- AIM OF THE EXERCISE: If a record contains a picture, skip the picture and transcribe the rest exactly.

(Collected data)
>>

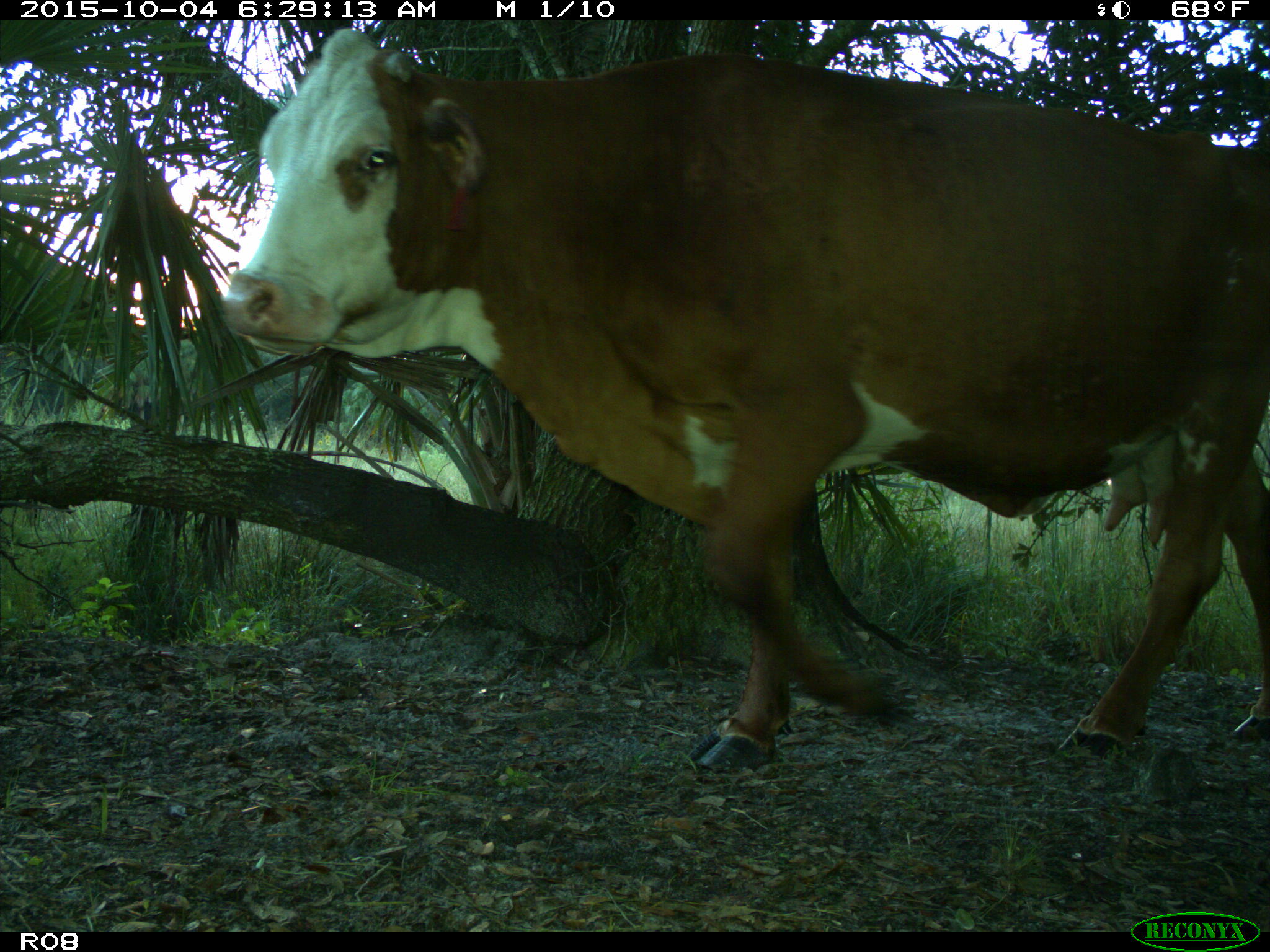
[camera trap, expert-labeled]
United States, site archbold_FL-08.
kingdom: Animalia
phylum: Chordata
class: Mammalia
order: Artiodactyla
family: Bovidae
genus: Bos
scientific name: Bos taurus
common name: domestic cow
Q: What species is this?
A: Bos taurus (domestic cow).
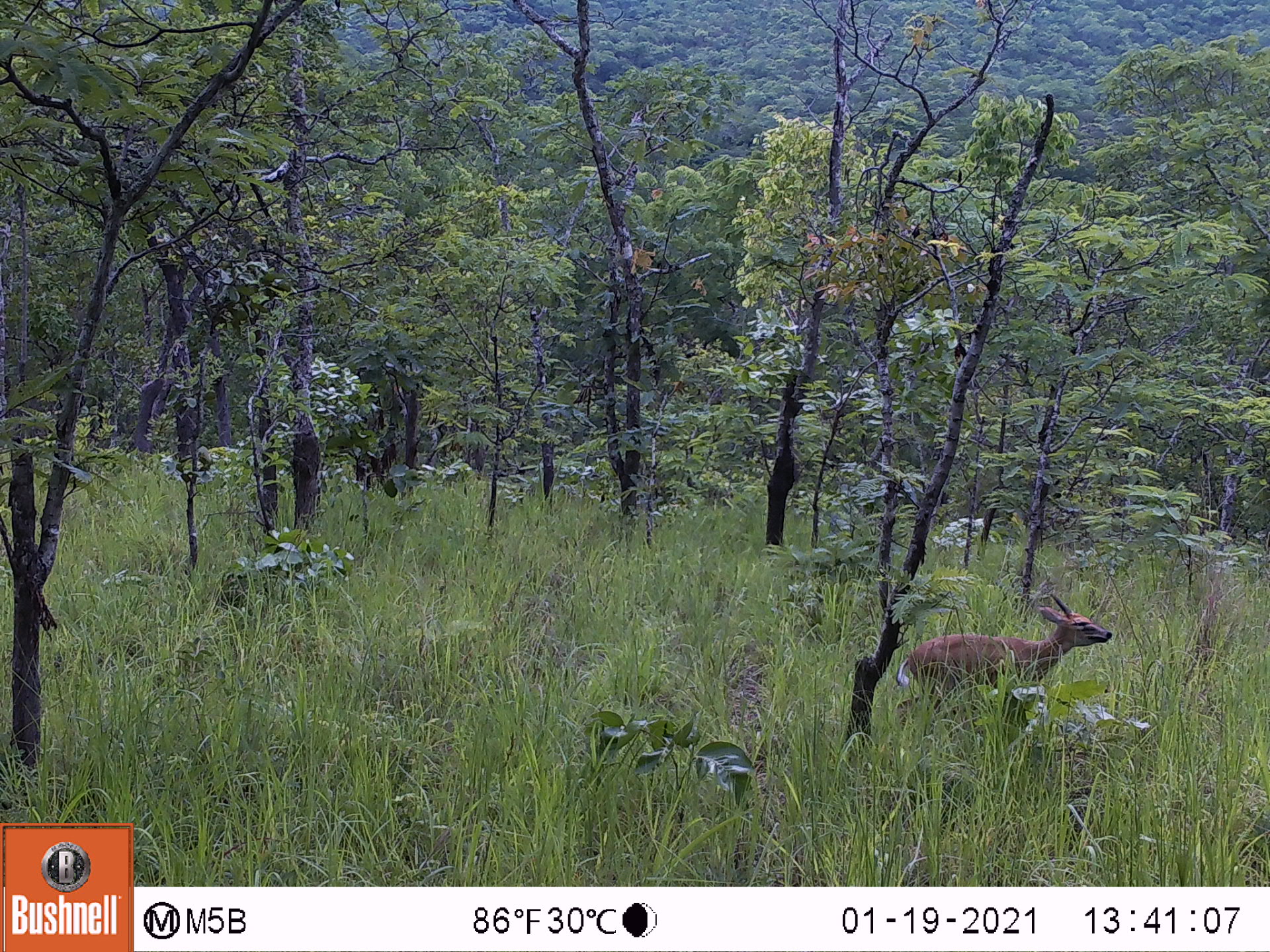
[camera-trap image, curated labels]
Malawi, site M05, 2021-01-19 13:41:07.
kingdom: Animalia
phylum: Chordata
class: Mammalia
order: Artiodactyla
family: Bovidae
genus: Sylvicapra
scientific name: Sylvicapra grimmia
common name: common duiker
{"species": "common duiker (Sylvicapra grimmia)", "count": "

<<

- WRITTEN REPLY:
[camera trap, expert-labeled]
United States, site archbold_FL-08.
kingdom: Animalia
phylum: Chordata
class: Mammalia
order: Artiodactyla
family: Bovidae
genus: Bos
scientific name: Bos taurus
common name: domestic cow
Q: What species is this?
A: Bos taurus (domestic cow).
[camera-trap image, curated labels]
Malawi, site M05, 2021-01-19 13:41:07.
kingdom: Animalia
phylum: Chordata
class: Mammalia
order: Artiodactyla
family: Bovidae
genus: Sylvicapra
scientific name: Sylvicapra grimmia
common name: common duiker
{"species": "common duiker (Sylvicapra grimmia)", "count": "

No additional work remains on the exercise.